- **BRIEF**
Repeat the records word for word, from the line that contains "From the collection" through the end of the records, inclusive.

- **DATA**
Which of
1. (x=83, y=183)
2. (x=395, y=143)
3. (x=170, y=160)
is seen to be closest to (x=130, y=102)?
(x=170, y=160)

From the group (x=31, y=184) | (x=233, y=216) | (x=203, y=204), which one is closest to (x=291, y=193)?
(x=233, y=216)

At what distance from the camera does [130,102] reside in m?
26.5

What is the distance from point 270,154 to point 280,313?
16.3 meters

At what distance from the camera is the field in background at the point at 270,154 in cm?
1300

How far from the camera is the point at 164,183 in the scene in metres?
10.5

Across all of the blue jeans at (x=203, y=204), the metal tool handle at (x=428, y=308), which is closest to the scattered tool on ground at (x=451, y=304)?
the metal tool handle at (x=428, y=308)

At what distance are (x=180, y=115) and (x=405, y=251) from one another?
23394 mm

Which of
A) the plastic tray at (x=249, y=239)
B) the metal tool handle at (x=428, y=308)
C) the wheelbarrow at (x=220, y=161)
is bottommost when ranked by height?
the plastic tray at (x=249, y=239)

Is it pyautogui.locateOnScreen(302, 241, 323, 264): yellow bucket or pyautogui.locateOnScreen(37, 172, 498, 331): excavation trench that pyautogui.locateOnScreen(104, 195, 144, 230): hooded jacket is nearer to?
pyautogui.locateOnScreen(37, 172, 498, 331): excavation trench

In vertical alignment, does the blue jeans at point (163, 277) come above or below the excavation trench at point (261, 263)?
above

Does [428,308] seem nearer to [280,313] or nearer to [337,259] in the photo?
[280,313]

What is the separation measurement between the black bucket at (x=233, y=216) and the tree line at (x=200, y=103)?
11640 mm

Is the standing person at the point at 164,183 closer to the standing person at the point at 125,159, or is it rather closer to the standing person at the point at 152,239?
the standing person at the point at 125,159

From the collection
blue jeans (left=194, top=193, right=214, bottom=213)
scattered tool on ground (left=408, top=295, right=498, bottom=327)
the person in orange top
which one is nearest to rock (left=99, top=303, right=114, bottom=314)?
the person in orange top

- **RESULT OF THE EXERCISE**
From the collection
blue jeans (left=194, top=193, right=214, bottom=213)
scattered tool on ground (left=408, top=295, right=498, bottom=327)
the person in orange top
which one is nearest to rock (left=99, top=303, right=114, bottom=314)?
the person in orange top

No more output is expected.